Water Lilies / Nymphéas is a series of approximately 250 oil paintings by French Impressionist Claude Monet (1840-1926).
The paintings depict Monet's flower garden at his home in Giverny, and were the main focus of Monet's artistic production during the last thirty years of his life.
Many of the works were painted while Monet suffered from cataracts.
Background
Monet's long preference for producing and exhibiting a series of paintings related by subject and perspective began in 1889, with at least ten paintings done at the Valley of the Creuse, which were shown at the Galerie Georges Petit.
Among his other famous series are his Haystacks.
During the 1920s, the state of France built a pair of oval rooms at the Musée de l'Orangerie as a permanent home for eight water lily murals by Monet.
The exhibit opened to the public on 16 May 1927, a few months after Monet's death.
Sixty water lily paintings from around the world were assembled for a special exhibition at the Musée de l'Orangerie in 1999.
On 19 June 2007, one of Monet's water lily paintings sold for £18.5 million at a Sotheby's auction in London.
On 24 June 2008 another of Monet's water lily paintings, Le bassin aux nymphéas, sold for almost £41 million at Christie's in London, almost double the estimate of £18 to £24 million.

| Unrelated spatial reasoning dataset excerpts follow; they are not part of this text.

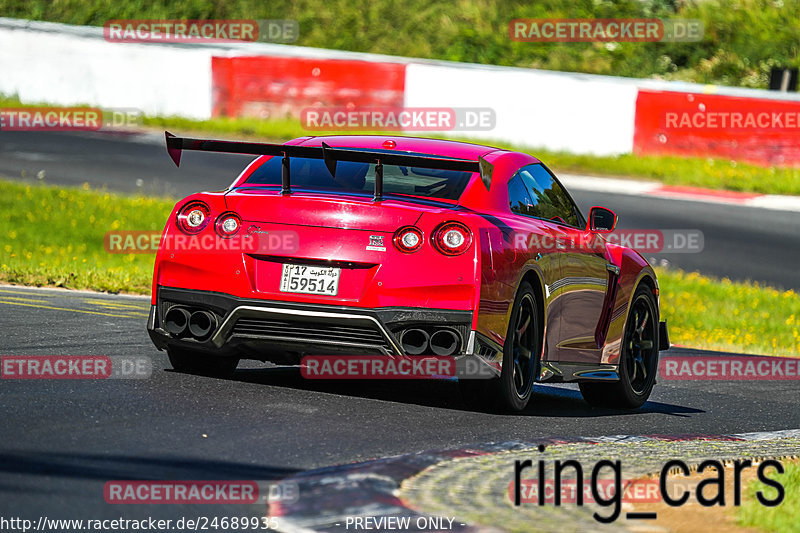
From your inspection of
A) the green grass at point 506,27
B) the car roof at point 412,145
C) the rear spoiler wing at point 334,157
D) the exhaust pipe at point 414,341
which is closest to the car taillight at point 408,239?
the rear spoiler wing at point 334,157

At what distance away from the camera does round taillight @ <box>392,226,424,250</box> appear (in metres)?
7.73

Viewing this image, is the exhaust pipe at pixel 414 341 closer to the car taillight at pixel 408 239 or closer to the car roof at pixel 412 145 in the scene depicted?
the car taillight at pixel 408 239

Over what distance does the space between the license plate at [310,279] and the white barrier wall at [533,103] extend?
18.4 meters

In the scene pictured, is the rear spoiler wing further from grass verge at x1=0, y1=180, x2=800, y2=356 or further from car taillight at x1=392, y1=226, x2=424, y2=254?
grass verge at x1=0, y1=180, x2=800, y2=356

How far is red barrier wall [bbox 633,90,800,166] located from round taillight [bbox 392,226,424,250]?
17970mm

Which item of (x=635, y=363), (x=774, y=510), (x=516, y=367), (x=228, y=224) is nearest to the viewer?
(x=774, y=510)

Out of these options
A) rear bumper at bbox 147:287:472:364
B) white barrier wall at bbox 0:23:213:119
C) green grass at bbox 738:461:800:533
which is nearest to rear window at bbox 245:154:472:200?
rear bumper at bbox 147:287:472:364

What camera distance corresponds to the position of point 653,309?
1006 cm

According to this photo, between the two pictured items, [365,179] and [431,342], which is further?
[365,179]

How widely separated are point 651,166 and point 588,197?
3163mm

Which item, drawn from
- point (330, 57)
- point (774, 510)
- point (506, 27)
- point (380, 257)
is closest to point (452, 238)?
point (380, 257)

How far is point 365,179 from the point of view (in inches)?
333

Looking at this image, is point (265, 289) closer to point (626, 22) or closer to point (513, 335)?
point (513, 335)

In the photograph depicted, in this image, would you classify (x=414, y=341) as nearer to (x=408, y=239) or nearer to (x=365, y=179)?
(x=408, y=239)
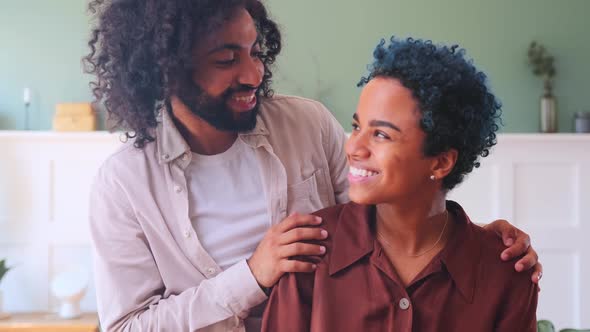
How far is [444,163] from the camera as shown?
1.57m

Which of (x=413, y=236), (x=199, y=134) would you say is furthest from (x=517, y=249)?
(x=199, y=134)

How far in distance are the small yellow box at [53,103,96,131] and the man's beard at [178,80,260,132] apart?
9.37ft

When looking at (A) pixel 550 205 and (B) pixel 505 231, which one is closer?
(B) pixel 505 231

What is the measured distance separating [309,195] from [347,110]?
281 cm

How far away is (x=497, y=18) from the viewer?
4676 mm

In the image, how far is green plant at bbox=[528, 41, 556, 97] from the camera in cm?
464

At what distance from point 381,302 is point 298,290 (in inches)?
6.8

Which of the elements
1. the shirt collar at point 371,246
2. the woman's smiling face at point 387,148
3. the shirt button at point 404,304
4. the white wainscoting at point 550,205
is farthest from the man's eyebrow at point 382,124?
the white wainscoting at point 550,205

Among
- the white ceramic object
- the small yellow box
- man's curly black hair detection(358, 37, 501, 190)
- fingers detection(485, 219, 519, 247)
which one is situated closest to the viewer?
man's curly black hair detection(358, 37, 501, 190)

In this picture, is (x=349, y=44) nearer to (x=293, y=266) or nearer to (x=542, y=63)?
(x=542, y=63)

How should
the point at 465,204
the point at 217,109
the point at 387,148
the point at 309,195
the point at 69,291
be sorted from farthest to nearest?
the point at 465,204, the point at 69,291, the point at 309,195, the point at 217,109, the point at 387,148

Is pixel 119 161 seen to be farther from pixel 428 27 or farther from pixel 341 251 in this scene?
pixel 428 27

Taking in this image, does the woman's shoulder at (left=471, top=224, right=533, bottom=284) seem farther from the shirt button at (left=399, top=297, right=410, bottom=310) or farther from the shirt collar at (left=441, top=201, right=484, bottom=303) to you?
the shirt button at (left=399, top=297, right=410, bottom=310)

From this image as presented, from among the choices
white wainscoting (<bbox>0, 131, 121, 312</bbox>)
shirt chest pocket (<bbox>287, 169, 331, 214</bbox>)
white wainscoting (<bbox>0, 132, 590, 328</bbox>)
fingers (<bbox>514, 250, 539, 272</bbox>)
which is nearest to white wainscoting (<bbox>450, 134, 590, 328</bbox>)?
white wainscoting (<bbox>0, 132, 590, 328</bbox>)
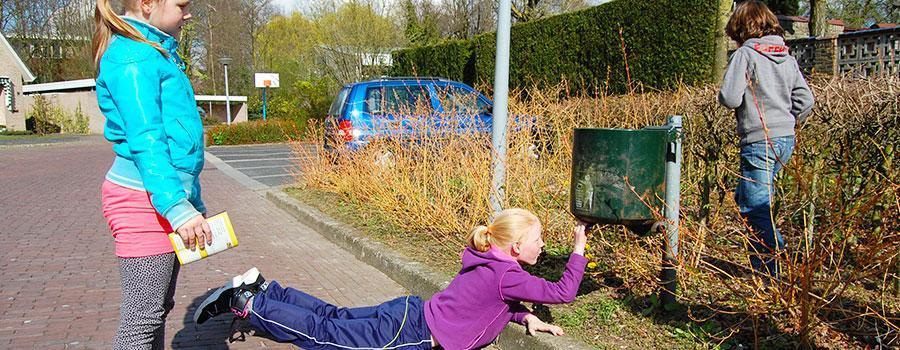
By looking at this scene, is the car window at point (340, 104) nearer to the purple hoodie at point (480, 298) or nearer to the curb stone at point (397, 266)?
the curb stone at point (397, 266)

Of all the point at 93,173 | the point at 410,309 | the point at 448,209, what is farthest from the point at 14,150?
the point at 410,309

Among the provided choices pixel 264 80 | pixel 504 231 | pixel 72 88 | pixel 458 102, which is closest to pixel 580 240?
pixel 504 231

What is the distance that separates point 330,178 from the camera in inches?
343

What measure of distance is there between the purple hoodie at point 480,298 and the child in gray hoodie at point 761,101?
1.28 meters

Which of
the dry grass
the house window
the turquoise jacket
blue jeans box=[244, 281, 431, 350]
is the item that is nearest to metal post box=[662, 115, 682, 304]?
the dry grass

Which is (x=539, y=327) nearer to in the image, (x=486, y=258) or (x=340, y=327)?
(x=486, y=258)

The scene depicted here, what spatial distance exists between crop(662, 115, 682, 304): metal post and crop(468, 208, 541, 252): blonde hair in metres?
0.74

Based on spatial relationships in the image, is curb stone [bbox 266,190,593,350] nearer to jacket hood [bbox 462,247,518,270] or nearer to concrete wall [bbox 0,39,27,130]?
jacket hood [bbox 462,247,518,270]

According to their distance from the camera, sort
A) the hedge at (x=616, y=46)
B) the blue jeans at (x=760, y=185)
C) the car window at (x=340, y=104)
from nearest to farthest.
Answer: the blue jeans at (x=760, y=185), the car window at (x=340, y=104), the hedge at (x=616, y=46)

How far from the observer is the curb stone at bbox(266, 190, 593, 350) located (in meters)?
3.44

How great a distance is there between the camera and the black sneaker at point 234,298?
307 centimetres

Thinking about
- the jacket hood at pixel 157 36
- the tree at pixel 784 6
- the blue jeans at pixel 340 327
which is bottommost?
the blue jeans at pixel 340 327

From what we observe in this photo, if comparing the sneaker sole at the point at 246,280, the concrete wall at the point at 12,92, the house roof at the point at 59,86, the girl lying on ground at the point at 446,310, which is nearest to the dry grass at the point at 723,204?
the girl lying on ground at the point at 446,310

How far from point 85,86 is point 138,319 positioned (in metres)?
41.0
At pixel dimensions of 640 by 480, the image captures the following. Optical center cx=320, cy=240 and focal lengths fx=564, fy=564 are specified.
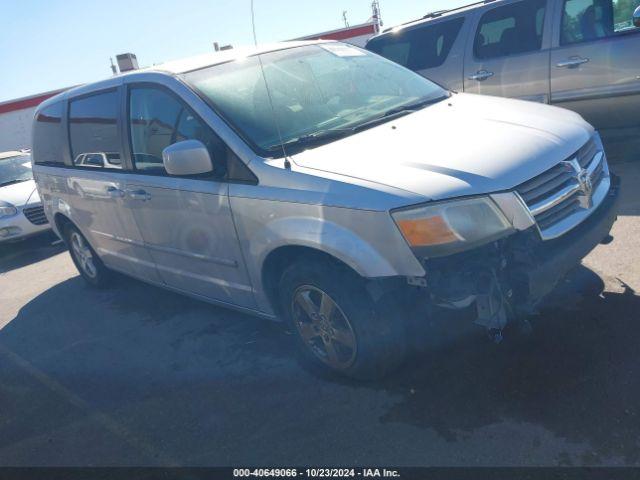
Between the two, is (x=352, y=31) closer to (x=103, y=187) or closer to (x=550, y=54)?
(x=550, y=54)

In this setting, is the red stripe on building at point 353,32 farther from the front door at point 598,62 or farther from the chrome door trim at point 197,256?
the chrome door trim at point 197,256

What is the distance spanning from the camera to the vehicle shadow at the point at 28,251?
7.81 meters

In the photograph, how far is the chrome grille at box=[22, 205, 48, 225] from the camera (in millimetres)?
8234

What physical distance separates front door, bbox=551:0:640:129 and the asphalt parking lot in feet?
4.92

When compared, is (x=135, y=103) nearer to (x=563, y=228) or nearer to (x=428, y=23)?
(x=563, y=228)

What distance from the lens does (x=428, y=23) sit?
22.1 ft

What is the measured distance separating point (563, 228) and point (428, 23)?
4.69 meters

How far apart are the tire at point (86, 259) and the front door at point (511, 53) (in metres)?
4.41

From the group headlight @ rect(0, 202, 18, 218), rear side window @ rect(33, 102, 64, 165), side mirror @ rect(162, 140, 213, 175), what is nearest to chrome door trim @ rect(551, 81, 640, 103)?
side mirror @ rect(162, 140, 213, 175)

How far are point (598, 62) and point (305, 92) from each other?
11.3ft

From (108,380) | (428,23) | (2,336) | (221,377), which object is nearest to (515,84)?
(428,23)

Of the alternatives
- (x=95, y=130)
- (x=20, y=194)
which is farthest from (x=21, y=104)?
(x=95, y=130)

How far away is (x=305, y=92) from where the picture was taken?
11.9ft

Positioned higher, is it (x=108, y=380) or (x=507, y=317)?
(x=507, y=317)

In May 2010, it was announced that the 1906 Nymphéas work would be auctioned in London in June 2010, the painting had an estimated sale price of between £30 and £40 million.
The paintings at auction
Giovanna Bertazzoni, Christie's auction house director and head of impressionist and modern art, said:
"Claude Monet's water-lily paintings are amongst the most recognised and celebrated works of the 20th Century and were hugely influential to many of the following generations of artists".
The sale took place on 23 June 2010 at the auction house and the painting attracted bids of up to £29 million, but it ultimately failed to sell.
On 6 May 2014, one of the Water Lilies paintings was auctioned at Christie's, New York City for $27 million. | © Wikipedia
Marcel Proust (1871-1922) - "In Search of Lost Time", cit., Vol. I, pp. 206-207:
“[…] Since the color that created the flowers in the background was the most precious, the most moving of the same flower; and whether they did sparkle under the water lilies in the afternoon, the kaleidoscope of a happiness attentive, mobile and silent, whether it colmasse toward evening, like some distant ports, the dreamy pink sunset, changing constantly to stay always in agreement, around corollas hued more stable, with what is deepest, more fleeting, more mysterious - with what there is infinite - the hour, it seemed that had made them flourish in full sky».